The tent operas were a success for Zvulun, but he’s still aware of the sharp dichotomy right now between people looking to stringent safety protocols before even considering an event and people who are going about their lives somewhat normally. This divide also exists among singers. Zvulun said the opera created the big tent festival with an eye toward the risk-averse so that everyone could enjoy it.

“Sometimes we took it a step even beyond what is probably necessary,” he said. Still, he can’t wait to return to the status quo. “We obviously want to get back to quote-unquote normal performance as soon as possible.”

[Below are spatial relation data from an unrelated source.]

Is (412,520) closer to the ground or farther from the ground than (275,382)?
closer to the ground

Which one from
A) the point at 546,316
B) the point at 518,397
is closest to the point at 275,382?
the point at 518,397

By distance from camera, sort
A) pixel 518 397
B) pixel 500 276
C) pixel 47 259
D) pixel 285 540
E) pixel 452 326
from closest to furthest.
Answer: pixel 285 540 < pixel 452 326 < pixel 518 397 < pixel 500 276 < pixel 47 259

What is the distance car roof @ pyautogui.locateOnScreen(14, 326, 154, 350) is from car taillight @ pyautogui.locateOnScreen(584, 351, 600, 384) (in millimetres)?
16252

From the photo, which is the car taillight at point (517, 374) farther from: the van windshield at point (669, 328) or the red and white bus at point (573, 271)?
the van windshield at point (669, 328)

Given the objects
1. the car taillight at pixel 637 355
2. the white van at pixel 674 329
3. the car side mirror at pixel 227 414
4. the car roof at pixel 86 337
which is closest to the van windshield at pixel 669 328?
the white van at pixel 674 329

The pandemic has been challenging for the financial health of the opera. Tomer said the board decided to change the Atlanta Opera’s business model back in April, shifting the scale of the productions and making sure safety was top of mind. The changes also included reductions in salaries. With the adjustments, Zvulun says the Atlanta Opera is on solid financial footing and has been successful fundraising in spite of the pandemic. The challenge ahead, he said, will be scaling back up, growing from the significant internal cuts, as well as making sure audiences are comfortable. For this, Spotlight Media will continue to be an asset.

“From an earned revenue standpoint, we don’t know what the reaction of the audience will be to going back to attending a performance in an auditorium,” he said. “We’re very safe and secure financially, but the future has to be the priority.”

The Lettie Pate Evans Foundation was created in 1945 by the late Lettie Pate Whitehead Evans, the first woman to serve on Coca-Cola’s board of directors. The foundation supports education and arts and culture through donations to institutions.